A common question amongst folks new to Clojure, especially those who want to do web development, is "Where are the 'batteries included' frameworks?". If you come to Clojure from Ruby on Rails, you'll probably be surprised to see no full-stack web framework. If you come to Clojure from Java, you might be looking for something like Spring (or Hibernate). The Clojure community favors small, composable libraries over opinionated frameworks. If you want to do web development in Clojure, you can pick a library for routing, a library for basic HTTP request/response plumbing, a library for persistence, and so on, and you'll compose those together with your application code to build the solution you like best. For almost every task, Clojure has several libraries, each focused on doing one thing well and an expectation to "play nicely with others", mostly through the idiom of building on Clojure's core data structures (mostly maps and vectors, but also sets and the ubiquitous sequence abstraction). For some, this is seen as a lack of structure or a lack of maturity but it's a very deliberate decision by the core of the Clojure community. Instead of just falling into a particular way of doing something, Clojure encourages you to pick'n'mix, focusing on the problem at hand and solving it in the most elegant way, rather than trying to shoehorn your solution into someone else's way of thinking.

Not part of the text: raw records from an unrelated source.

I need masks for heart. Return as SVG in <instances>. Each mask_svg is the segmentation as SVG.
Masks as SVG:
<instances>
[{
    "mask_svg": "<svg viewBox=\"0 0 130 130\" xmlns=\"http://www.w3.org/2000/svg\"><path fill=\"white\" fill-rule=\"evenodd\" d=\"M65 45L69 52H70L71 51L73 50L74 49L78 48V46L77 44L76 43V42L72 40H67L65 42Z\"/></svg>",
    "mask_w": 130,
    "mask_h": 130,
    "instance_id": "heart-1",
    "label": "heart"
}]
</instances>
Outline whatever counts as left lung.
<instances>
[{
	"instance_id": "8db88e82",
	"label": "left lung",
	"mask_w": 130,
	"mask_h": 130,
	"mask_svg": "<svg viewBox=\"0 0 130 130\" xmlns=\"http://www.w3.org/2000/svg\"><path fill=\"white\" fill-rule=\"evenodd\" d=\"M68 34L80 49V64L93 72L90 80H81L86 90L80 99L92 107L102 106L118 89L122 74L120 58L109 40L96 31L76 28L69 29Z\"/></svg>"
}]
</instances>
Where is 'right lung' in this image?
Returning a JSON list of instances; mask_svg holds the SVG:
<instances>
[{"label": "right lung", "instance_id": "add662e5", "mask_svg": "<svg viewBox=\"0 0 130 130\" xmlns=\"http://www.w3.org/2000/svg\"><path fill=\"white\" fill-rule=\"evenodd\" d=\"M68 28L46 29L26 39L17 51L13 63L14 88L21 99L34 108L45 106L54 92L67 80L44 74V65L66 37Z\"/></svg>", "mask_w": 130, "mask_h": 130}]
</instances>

A couple of examples from World Singles might illustrate this. We use two different libraries for generating HTML/XML, which have very different approaches. We use Selmer to generate HTML emails. We use Hiccup to generate XML documents that we use with 3rd party web services. Selmer takes mustache-style templates with substitutions for data structures and some embedded control structures. Hiccup takes Clojure data structures and renders them to HTML/XML. For our web service interaction, we tend to have data structures that we want to render to XML so it is more natural to annotate the data with more data and let Hiccup take care of the rendering. With our HTML emails, we want something close to HTML with a controlled set of substitutions, for member profile data etc. Similarly we use two different testing libraries for different situations. We use Expectations for most of our testing because we like the language it uses: "Expect {some conditions}
to be true of {our test expression}
". It lets us write very natural, expressive tests. However, for our WebDriver based tests (using clj-webdriver), we prefer the more assert-based approach of Clojure's built-in testing library (clojure.test). These end-to-end tests are organized in a much more procedural way, asserting certain things about the state of the UI at various points in each scenario we are testing. Finally, we use two different date/time libraries: date-clj and clj-time. The former is great for interacting with data stores since it uses java.util.Date
and supports basic date manipulation (adding / subtracting a number of time units). The latter is great for more complex date/time manipulation (midnight-based instants, periods, intervals, range checking) but is based on Joda Time and needs to be explicitly converted to/from java.util.Date
at the boundaries.
Clojure's wealth of choices can be overwhelming but it's also very freeing. The "enterprise" often wants a more proscribed way to do things, with more consistent solutions across different teams and different abilities. For more ideas on getting Clojure into your "enterprise" shop, take a look at Neal Ford's Master Plan for Clojure Enterprise Mindshare Domination presentation from Clojure/conj 2011.